# Sebastian Inlet, Where to Buy Cheap Bucktail Jigs?



## ccc6588 (Jun 20, 2003)

I am from Virginia and fished at Sebastian Inlet for last week. 

I had a great visit. You Floridians have an outstanding fishery there and I plan to visit every year. 

I bought my bucktail at bait stores through out the area. I was told that bucktails could be had for less than $1.00 per jig. Anyone know where? Address, direction or phone number would be great for quality jigs.


----------



## VICIII (Apr 8, 2005)

*hate walmart but*

found some there for about $2.50. Found same at Wabaso tackel for about $3.99. Bought them at the local tackle store.


----------



## marcg (Dec 7, 2005)

Seems like the decent Bucktails will run between $2 to $3 on the average.
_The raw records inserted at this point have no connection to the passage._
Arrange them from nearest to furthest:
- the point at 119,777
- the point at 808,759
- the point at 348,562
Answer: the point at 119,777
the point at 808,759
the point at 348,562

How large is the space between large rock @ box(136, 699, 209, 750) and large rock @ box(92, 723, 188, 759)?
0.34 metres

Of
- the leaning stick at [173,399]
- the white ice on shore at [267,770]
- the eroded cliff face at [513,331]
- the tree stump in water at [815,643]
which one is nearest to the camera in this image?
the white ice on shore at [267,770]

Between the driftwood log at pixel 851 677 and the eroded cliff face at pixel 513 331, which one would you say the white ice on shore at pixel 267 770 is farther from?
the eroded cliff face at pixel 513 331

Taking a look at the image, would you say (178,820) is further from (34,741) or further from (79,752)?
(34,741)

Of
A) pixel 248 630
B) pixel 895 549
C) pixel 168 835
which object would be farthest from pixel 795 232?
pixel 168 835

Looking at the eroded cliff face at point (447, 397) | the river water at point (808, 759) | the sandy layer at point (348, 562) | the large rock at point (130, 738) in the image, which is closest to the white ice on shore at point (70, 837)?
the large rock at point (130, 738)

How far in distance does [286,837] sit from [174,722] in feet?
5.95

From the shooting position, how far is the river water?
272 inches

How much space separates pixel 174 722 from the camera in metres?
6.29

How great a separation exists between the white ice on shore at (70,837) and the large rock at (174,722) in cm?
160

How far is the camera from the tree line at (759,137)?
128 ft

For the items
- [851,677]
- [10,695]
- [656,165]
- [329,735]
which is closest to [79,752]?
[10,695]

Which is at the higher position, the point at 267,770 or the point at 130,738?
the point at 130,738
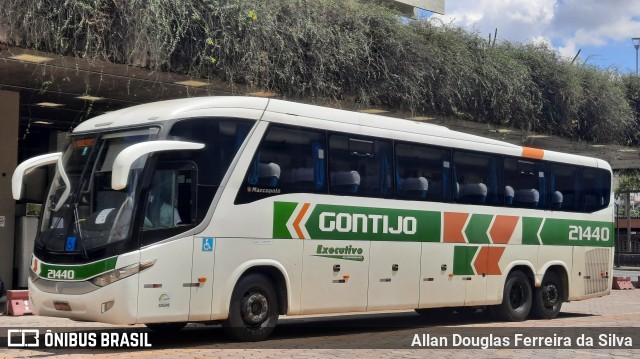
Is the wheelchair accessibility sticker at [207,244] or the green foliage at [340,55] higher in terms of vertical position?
the green foliage at [340,55]

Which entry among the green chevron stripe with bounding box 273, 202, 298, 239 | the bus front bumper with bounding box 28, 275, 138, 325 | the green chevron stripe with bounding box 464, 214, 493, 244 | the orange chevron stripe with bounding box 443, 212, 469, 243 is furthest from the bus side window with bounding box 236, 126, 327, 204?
the green chevron stripe with bounding box 464, 214, 493, 244

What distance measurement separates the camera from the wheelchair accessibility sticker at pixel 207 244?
40.3ft

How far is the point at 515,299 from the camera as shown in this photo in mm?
18422

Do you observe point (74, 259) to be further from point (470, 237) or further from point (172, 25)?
point (470, 237)

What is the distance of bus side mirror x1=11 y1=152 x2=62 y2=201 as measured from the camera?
12592 mm

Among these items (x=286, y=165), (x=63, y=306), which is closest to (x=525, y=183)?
(x=286, y=165)

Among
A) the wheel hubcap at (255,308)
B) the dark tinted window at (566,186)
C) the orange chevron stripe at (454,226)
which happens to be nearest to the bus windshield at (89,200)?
the wheel hubcap at (255,308)

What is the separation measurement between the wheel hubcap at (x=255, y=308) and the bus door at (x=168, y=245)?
737 millimetres

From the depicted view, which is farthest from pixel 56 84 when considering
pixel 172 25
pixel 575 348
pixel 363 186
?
pixel 575 348

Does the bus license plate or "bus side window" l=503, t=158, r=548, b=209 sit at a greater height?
"bus side window" l=503, t=158, r=548, b=209

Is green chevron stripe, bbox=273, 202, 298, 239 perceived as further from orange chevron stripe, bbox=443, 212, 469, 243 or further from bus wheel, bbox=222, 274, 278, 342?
orange chevron stripe, bbox=443, 212, 469, 243

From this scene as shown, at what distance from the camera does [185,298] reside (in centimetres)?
1201

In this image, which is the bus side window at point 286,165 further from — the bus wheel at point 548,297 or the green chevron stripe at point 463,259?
the bus wheel at point 548,297

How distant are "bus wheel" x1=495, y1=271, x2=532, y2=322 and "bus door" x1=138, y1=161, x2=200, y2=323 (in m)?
7.73
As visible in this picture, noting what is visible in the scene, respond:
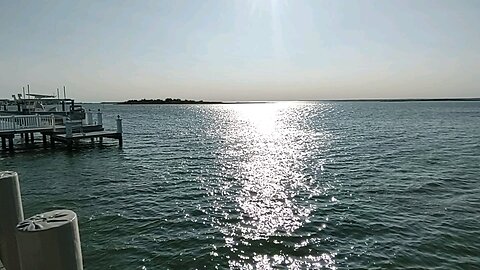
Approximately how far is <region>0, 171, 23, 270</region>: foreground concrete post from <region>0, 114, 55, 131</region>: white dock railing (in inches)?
844

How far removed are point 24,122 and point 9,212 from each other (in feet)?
74.8

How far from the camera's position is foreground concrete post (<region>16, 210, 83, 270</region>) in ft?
8.40

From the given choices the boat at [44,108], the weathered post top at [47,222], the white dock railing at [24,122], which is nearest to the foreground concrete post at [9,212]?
the weathered post top at [47,222]

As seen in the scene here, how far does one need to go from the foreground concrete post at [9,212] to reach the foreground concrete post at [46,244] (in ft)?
4.02

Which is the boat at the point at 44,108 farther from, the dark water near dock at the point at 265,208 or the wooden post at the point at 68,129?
the dark water near dock at the point at 265,208

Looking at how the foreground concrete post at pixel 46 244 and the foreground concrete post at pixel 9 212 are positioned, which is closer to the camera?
the foreground concrete post at pixel 46 244

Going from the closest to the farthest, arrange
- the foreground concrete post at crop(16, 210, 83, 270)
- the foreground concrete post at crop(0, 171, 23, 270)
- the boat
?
the foreground concrete post at crop(16, 210, 83, 270)
the foreground concrete post at crop(0, 171, 23, 270)
the boat

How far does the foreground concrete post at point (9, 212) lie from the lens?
362 cm

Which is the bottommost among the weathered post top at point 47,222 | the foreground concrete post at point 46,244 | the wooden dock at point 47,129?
the wooden dock at point 47,129

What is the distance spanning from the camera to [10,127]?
21.7 meters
I have seen some red tail hawks at Wal-Mart for $1.58 but they look pretty crappy and have pretty stiff hairs. Doubtful if they would flair at all actually.

Wildcat in Melbourne has some pretty decent ones for $1.99 a pop.

The best looking ones I have seen so far are at ******'s and they are almost $3 a piece...very fancy and well contructed.

Throwing those bucktails gets expensive...I am almost tempted to freedive the inlet on slack tide to pick up all the hundreds of jigs that must be on the bottom


----------



## AtlanticAngler (Oct 26, 2005)

*Bass Pro has*

them for 1.99 in many different colors. good little deal they have, and seem to work great. mike


----------